The Owen Sound Attack, in partnership with the Canadian Cancer Society, are hosting the 2nd Annual Cubs for Cancer game on November 17th, 2018, announced earlier this year.
Similar to last year, the two organizations will also be hosting a Cops for Cancer head shave & hair cut to help raise funds for pediatric cancer, ahead of The Attack at Boston Pizza Celebrity Serve on November 8th, the week prior to the game against Flint.
The head shave & hair cut will be held at the Harry Lumley Bayshore Community Centre from 4:30 – 5:30pm, with multiple Attack players fundraising to have their head shaved.
The community is encouraged to participate in the event and have their hair cut alongside Attack players. Participants will be asked to raise a minimum of $250 in pledges towards the event to be able to have their hair cut with the players. Kids who fundraise will also have the opportunity to help shave the heads of players, or have their own hair cut by players on the team.
Cops for Cancer is more than shaving heads, participants can dye their hair or cut their ponytails too. To donate your ponytail the untreated hair must be a minimum of 8 inches. Hair that is donated will go towards making wigs for local cancer patients as part of a program that sees the Canadian Cancer Society offer free wigs to patients in need.
REGISTER FOR THE EVENT
See which Attack players will be shaving their head and/or donate to their fundraiser, HERE
DOWNLOAD PLEDGE FORM
Following the head shave and haircut, the community is also invited out to Boston Pizza for a Celebrity Serve. Attack players will be playing the role of server for the evening, taking orders and bringing customers their dinner! There will also be opportunity to win prizes at the event. The Celebrity Serve will take place immediately following the head shave from 6:00 – 8:00pm at Boston Pizza in Owen Sound.
Childhood cancer is relatively uncommon. However, it remains the most common disease-related cause of death – more than asthma, diabetes, cystic fibrosis and AIDS combined. It is second only to injury-related deaths among Canadian children.

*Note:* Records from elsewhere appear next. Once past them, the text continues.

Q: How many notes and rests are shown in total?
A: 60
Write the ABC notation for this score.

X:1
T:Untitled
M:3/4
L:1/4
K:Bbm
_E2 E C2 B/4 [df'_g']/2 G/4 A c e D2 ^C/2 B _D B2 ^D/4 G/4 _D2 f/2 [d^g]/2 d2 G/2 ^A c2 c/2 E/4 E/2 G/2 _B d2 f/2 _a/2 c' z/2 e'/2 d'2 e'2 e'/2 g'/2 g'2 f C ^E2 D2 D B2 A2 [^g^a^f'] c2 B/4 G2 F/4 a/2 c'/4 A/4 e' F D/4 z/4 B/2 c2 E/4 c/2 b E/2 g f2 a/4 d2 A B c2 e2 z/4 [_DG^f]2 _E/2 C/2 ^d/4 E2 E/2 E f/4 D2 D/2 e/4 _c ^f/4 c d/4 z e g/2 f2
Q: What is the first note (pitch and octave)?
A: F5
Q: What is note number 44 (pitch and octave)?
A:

Cancer in children creates a large impact on our health, economic and social welfare systems. It also places a burden on the child with cancer and their family. An estimated two-thirds of childhood cancer survivors will have at least one chronic or long-term side effect from their cancer treatment. As more children survive cancer, the need for long-term monitoring and follow-up care will continue to grow.
The Canadian Cancer Society is making progress, with the survival rate increasing to 83% from 66% in 1985. Their researchers have discovered better ways to detect earlier and well as helped find new ways to treat the various cancers children get.